◆ **Pasaje seleccionado**

Ahora, ha salido publicada la novela gráfica del libro de Iturbe, La bibliotecaria de Auschwitz, con guión de Salva Rubio y dibujo de Loreto García. El cómic toma su significado de la historia en ese campo de concentración, donde la protagonista pudo montar una librería con unos pocos volúmenes. Si por algún motivo eso pudo hacerse fue porque los nazis, siguiendo la línea que habían marcado con los documentales de Terezin, en Auschwitz también reservaron un espacio para familias con niños con el fin de mostrar esa sección como prueba del buen trato que recibían. Especialmente, a ojos de la Cruz Roja Internacional.
El punto álgido de estas viñetas se encuentra en el curioso capítulo de la biblioteca. En sus estantes, solo estaban El conde de Montecristo, de Alejandro Dumas, Las aventuras del bravo soldado Svejk, de Jaroslav Hasek, un atlas, una gramática de ruso, un manual de geometría y Los nuevos caminos de la terapia psicoanalítica, de Sigmund Freud. En el pabellón 31 de Auschwitz, esta pequeña y accidental colección de libros sirvió para que los internos tuvieran un contacto con la cultura que se les había extirpado, especialmente los niños, que ya no podían volver a la escuela.
El otro personaje fundamental de la historia es Fredy Hirsch. Era un atleta y sionista alemán, como era homosexual abiertamente ya había salido de Alemania, sin embargo, se refugió demasiado cerca, en Checoslovaquia, donde le pilló la invasión. Cuando fue internado en campos de concentración se las arregló para acabar al cuidado de los niños, es así como conoció a Dita y entabló una amistad con ella que les llevó a montar la biblioteca de Auschwitz.

◆ **Conjunto de tareas**
1 > ¿Puedes copiar de nuevo el pasaje sobre la novela gráfica, todo lo que va desde "El punto álgido" hasta "a la escuela.", cambiando "pabellón" por "barracón"?
2 > ¿Podrías seguir escribiendo el pasaje sobre la novela gráfica a partir de su última frase?
El listado que viene a continuación no hace falta.

◆ **Material recopilado**
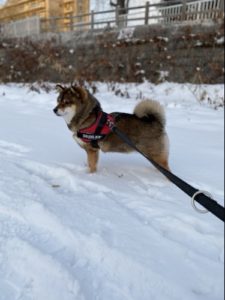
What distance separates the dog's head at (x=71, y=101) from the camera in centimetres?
263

◆ **Respuestas en orden**
1 >
El punto álgido de estas viñetas se encuentra en el curioso capítulo de la biblioteca. En sus estantes, solo estaban El conde de Montecristo, de Alejandro Dumas, Las aventuras del bravo soldado Svejk, de Jaroslav Hasek, un atlas, una gramática de ruso, un manual de geometría y Los nuevos caminos de la terapia psicoanalítica, de Sigmund Freud. En el barracón 31 de Auschwitz, esta pequeña y accidental colección de libros sirvió para que los internos tuvieran un contacto con la cultura que se les había extirpado, especialmente los niños, que ya no podían volver a la escuela.

2 >
Aunque se encontraban bajo la vigilancia del mismísimo doctor Mengele, Hirsch se las arregló para organizar conciertos, concursos de pintura y talleres de esculturas con lo que tenía ahí a mano. De él dijeron otros internos, como bien refleja el guión de Salva Rubio, que para ellos su ánimo y sobre todo su buena presencia, siempre trataba de estar arreglado como buenamente podía, influyó en su moral en el día a día. El suspense de todo este relato se halla en cómo se jugó el tipo para proteger ese puñado de libros. Si los hubiesen encontrado en una inspección, les habrían matado en el acto a todos porque estaban prohibidos.
El desenlace de Hirsch no se trata en la novela gráfica porque es una historia en sí misma, solo se comenta de pasada o se sugiere. En realidad, no se sabe si se suicidó antes de que se produjera un traslado para asesinar a buena parte de los internos, o si lo mataron los propios médicos judíos envenenándolo porque temían que delatase la rebelión que planeaban llevar a cabo incendiando el campo como acto de resistencia. Al final, lo que se sabe es que murió en un horno crematorio junto a los niños que cuidó. Parece, según algunos académicos, que luego su historia fue silenciada en la posguerra debido a su homosexualidad.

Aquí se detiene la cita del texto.